OBJECTIVE: Vascular endothelial growth factor (VEGF)-induced stromal cell-derived factor-1 (SDF-1) has been implicated in angiogenesis in ischemic tissues by recruitment of CXCR4-positive bone marrow-derived circulating cells with paracrine functions in preclinical models. Here, evidence for this is provided in patients with peripheral artery disease. METHODS AND RESULTS: Expression patterns of VEGF, SDF-1, and CXCR4 were studied in amputated limbs of 16 patients. VEGF-A was expressed in vascular structures and myofibers. SDF-1 was expressed in endothelial and subendothelial cells, whereas CXCR4 was expressed in proximity to capillaries. VEGF-A, SDF-1, and CXCR4 expressions were generally decreased in ischemic muscle as compared with nonischemic muscle in patients with chronic ischemia (0.41-fold, 0.97-fold, and 0.54-fold induction [medians], respectively), whereas substantially increased in 2 patients with acute-on-chronic ischemia (3.5- to 65.8-fold, 3.9- to 19.0-fold, and 4.1- to 30.6-fold induction, respectively). Furthermore, these gene expressions strongly correlated with capillary area. Only acute ischemic tissue displayed a high percentage of hypoxia-inducible factor-1alpha-positive nuclei. CONCLUSIONS: These data suggest that VEGF and SDF-1 function as pro-angiogenic factors in patients with ischemic disease by perivascular retention of CXCR4-positive cells. Furthermore, these genes are downregulated in chronic ischemia as opposed to upregulated in more acute ischemia. The VEGF-SDF-1-CXCR4 pathway is a promising target to treat chronic ischemic disease.

Association of connective tissue growth factor with fibrosis in vitreoretinal disorders in the human eye.

OBJECTIVE: To investigate the expression of the profibrotic connective tissue growth factor (CTGF) in relation to severity of intraocular fibrosis and neovascularization in human vitreoretinal disorders for the identification of potential therapeutic targets to prevent fibrosis.
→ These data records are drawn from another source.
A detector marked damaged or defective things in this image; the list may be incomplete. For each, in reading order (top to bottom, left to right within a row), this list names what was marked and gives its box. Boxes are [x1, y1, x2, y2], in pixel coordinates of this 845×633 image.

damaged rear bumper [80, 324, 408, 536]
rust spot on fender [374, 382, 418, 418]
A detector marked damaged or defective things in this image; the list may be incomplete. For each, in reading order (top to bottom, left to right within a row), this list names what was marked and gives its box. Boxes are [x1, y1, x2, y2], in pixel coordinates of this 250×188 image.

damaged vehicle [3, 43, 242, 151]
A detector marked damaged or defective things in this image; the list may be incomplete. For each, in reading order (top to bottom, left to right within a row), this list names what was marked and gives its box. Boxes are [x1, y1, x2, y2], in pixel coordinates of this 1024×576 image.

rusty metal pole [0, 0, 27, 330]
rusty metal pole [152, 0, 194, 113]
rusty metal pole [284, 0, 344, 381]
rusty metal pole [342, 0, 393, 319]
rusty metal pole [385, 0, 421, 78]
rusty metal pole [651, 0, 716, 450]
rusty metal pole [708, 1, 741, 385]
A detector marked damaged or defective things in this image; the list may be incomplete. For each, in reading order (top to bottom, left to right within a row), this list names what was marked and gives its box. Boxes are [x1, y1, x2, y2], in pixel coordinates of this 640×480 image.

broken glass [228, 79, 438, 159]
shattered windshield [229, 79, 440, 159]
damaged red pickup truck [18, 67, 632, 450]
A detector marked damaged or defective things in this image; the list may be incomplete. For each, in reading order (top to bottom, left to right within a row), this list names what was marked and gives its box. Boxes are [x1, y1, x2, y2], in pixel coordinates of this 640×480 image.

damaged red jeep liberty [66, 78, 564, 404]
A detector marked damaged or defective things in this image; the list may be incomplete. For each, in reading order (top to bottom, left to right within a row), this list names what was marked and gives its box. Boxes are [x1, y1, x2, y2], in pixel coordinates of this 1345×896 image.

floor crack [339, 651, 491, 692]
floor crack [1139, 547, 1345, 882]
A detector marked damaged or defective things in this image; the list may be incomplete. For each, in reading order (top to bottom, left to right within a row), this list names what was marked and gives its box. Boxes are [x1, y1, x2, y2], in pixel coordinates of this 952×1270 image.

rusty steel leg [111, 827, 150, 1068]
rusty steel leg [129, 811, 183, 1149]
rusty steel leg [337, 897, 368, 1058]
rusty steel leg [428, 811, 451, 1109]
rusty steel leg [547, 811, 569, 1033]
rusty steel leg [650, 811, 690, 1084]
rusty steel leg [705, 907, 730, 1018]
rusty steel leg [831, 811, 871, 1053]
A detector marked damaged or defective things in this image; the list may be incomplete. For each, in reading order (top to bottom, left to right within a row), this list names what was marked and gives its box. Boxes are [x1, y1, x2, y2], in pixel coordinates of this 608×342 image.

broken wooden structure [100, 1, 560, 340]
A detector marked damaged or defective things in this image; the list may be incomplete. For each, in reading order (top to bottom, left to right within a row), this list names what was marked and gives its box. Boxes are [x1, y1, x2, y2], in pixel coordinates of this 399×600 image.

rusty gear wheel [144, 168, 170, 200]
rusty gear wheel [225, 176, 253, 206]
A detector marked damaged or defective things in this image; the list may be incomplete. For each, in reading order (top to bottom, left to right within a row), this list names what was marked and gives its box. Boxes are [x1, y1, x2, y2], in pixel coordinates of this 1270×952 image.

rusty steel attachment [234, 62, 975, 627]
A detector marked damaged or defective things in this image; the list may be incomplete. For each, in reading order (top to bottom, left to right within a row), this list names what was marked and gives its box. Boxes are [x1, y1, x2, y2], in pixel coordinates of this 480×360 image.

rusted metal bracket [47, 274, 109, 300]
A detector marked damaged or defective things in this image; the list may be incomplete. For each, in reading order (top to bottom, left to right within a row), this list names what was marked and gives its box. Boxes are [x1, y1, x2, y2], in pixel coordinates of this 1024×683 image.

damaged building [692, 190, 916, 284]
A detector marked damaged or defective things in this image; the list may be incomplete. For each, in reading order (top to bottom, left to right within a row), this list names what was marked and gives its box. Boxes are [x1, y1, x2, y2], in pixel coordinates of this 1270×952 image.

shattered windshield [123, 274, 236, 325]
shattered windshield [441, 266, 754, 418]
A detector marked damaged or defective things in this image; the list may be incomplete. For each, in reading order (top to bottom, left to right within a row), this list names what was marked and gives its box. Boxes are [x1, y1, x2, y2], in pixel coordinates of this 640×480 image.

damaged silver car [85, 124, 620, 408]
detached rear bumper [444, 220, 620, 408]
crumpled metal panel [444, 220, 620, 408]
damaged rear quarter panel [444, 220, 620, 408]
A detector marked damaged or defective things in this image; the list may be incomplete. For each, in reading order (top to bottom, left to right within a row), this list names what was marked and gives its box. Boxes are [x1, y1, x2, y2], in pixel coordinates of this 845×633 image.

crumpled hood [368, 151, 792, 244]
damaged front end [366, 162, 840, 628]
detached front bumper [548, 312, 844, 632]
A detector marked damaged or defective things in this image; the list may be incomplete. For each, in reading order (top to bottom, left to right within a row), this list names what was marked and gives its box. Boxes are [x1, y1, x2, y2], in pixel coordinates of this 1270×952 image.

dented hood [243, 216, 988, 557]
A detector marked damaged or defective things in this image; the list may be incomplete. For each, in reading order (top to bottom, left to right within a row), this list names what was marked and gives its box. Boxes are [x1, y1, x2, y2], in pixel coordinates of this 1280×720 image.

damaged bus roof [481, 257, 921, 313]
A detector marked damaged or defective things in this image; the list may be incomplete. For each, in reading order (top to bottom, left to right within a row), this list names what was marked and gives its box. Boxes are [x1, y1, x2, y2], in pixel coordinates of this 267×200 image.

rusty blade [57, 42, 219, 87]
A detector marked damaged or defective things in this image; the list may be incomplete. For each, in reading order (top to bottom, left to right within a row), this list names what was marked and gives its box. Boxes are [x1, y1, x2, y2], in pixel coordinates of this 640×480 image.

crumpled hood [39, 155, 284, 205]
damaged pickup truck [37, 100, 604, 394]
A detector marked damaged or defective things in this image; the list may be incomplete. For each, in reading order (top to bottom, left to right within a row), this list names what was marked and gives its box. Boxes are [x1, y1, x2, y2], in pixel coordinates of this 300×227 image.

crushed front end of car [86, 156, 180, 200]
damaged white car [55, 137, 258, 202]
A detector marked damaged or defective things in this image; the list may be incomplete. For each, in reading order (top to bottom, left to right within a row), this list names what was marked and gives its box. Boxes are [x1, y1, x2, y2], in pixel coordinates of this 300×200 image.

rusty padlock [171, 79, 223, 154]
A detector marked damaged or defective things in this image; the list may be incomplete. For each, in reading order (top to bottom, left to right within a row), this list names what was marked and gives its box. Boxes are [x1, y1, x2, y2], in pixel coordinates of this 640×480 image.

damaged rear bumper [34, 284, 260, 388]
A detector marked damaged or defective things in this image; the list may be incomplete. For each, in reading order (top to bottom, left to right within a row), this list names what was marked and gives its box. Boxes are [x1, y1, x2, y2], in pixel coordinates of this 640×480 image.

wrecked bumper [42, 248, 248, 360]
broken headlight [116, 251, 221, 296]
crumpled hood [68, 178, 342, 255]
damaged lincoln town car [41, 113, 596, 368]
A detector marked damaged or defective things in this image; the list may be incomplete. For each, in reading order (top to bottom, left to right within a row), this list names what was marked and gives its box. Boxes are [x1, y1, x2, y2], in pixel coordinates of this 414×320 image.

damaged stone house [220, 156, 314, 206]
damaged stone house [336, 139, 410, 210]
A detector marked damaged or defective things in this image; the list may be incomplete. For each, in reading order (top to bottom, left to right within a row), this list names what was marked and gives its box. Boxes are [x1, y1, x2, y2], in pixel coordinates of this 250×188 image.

METHODS: Concentrations of CTGF were measured by enzyme-linked immunosorbent assay in 119 vitreous samples from patients with proliferative diabetic retinopathy, proliferative vitreoretinopathy, epiretinal membrane, and macular hole. Clinical data, including degree of intraocular fibrosis and neovascularization, were collected using standardized forms. RESULTS: Multifactorial analysis revealed that only CTGF levels correlated highly significantly with degree of fibrosis in the various vitreoretinal disorders studied (P<.001; R2= 47.7%). Likewise, variation in degree of fibrosis was best predicted by CTGF levels (P<.001). CONCLUSION: The strong correlation between CTGF levels and degree of fibrosis in vitreoretinal disorders suggests that CTGF is an important factor in ocular fibrosis, similar to its role in pathologic fibrosis in other organs. CLINICAL RELEVANCE: Connective tissue growth factor may be a therapeutic target for prevention of sight-threatening vitreoretinal scarring in the eye.